A great opportunity to escape the real world.
— R. Schifferle, Switzerland

Over the years I have picked up many “Epic Fantasy” tales with high hopes and soon found myself tossing them aside: disappointed in tired tropes cribbed from more masterful authors; annoyed by two-dimensional world-building and borrowed cultures; bored with their thematic repetitions. “Epic Fantasy” has become an overused label and lost its uniqueness; its characters have become virtually interchangeable with any number of standardized heroes and villains.

Palanshia, however, is different. This world and its ethos are truly unique – there is no imitation here. Chancellor’s characters seem to grow up out of their various cultures in a manner that is virtually organic.
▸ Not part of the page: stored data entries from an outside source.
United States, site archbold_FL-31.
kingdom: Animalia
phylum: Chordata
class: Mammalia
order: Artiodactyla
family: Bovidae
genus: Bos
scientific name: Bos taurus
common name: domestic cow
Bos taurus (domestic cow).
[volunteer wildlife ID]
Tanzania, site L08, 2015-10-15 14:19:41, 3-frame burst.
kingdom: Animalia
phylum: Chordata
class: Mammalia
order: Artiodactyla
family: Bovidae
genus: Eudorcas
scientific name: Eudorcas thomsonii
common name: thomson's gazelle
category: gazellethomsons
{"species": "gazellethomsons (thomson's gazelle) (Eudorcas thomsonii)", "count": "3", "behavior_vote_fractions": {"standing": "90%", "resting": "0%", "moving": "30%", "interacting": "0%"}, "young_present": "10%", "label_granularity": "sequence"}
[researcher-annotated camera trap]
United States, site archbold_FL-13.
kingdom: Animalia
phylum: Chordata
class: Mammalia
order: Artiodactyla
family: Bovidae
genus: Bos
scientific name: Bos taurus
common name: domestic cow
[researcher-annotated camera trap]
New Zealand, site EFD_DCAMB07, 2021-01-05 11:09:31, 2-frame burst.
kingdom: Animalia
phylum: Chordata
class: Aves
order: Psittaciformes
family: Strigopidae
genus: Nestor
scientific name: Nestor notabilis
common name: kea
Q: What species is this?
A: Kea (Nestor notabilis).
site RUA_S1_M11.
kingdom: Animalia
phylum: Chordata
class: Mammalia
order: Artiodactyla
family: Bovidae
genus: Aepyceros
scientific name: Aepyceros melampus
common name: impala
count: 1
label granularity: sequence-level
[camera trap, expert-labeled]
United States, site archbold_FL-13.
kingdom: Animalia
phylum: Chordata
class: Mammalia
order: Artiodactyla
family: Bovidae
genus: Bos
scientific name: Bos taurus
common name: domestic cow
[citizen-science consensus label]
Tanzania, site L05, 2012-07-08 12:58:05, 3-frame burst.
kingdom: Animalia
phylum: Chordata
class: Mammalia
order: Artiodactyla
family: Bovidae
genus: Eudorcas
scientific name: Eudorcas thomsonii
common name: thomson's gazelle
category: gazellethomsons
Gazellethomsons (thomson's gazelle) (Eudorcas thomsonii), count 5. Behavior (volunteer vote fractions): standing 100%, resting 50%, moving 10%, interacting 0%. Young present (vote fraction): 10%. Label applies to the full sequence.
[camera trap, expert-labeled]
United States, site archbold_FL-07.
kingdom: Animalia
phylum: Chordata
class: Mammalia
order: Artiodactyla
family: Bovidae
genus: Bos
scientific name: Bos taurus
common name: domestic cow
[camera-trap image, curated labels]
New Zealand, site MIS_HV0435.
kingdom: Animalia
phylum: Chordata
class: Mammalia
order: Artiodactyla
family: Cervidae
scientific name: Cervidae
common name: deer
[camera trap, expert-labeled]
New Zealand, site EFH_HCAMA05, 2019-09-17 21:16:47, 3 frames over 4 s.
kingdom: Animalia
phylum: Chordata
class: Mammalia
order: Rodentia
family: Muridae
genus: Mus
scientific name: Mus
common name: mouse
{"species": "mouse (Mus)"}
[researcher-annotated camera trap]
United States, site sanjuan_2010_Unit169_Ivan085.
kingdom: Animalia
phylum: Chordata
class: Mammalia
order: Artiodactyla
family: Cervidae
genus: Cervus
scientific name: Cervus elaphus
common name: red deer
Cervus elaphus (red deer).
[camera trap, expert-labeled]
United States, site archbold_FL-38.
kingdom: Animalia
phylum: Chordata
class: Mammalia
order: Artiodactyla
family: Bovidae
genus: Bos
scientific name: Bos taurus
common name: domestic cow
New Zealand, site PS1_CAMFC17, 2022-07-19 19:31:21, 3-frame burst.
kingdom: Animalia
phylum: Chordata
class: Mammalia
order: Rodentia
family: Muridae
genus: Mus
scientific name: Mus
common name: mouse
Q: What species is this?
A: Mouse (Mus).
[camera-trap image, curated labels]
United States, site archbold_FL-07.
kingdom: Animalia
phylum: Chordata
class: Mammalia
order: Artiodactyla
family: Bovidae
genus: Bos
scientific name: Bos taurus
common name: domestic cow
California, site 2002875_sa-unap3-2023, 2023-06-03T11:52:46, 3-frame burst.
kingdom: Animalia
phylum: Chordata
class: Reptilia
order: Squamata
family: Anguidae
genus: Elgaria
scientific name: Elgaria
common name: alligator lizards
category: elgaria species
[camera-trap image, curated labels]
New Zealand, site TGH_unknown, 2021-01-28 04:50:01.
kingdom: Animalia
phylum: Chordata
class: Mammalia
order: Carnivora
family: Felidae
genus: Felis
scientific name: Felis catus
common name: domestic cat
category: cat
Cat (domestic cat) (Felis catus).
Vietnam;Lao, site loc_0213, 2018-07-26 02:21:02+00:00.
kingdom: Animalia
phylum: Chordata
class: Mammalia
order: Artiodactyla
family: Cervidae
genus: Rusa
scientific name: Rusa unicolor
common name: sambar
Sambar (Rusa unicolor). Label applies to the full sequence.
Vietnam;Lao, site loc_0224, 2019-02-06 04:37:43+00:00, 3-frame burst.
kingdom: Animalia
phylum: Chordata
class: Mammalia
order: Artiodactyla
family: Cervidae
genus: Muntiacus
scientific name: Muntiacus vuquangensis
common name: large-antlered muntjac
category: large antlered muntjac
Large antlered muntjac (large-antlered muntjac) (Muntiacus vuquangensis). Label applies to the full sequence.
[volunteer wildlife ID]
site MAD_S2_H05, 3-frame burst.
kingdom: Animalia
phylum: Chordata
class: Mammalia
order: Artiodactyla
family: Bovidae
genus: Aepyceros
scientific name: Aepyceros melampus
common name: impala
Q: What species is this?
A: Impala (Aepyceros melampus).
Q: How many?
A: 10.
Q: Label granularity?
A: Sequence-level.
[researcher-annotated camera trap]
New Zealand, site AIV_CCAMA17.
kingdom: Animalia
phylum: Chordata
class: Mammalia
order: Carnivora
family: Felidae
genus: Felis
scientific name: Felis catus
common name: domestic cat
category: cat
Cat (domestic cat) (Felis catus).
You can smell the sea breeze; you can touch the orchids; you can hear the songs. Furthermore, the whole tale deals with a greater type of redemption than any standard ‘hero’s journey’ story because its aim is to ultimately liberate a whole world.
— R.T.Hamrick, New Brunswick, NJ, USA

Chancellor’s first fantasy novel is a good one. Its strength lies in the author’s unwavering commitment to the most basic and essential element in all of fiction: Giving readers carefully-wrought characters whose hopes, dreams, desires, and fears mirror their own. In short, Chancellor gives us characters we care about, characters who ring true. He sweats their details down to the smallest idiosyncrasies, makes certain that he gets their quietest moments right before wowing us with their grandest hours of daring. And it’s because of how deeply vested we become in these people who occupy Palanshia’s patiently and beautifully constructed universe that the story’s inevitable scenes of epic adventure and heightened dramatic tension actually come to mean so much more to us in the end, because there’s something there that’s more than mere deus ex machina. It’s something measured, powerful, and deeply satisfying emotionally, the kind of fulfilment that can come about by one way only...from having been earned.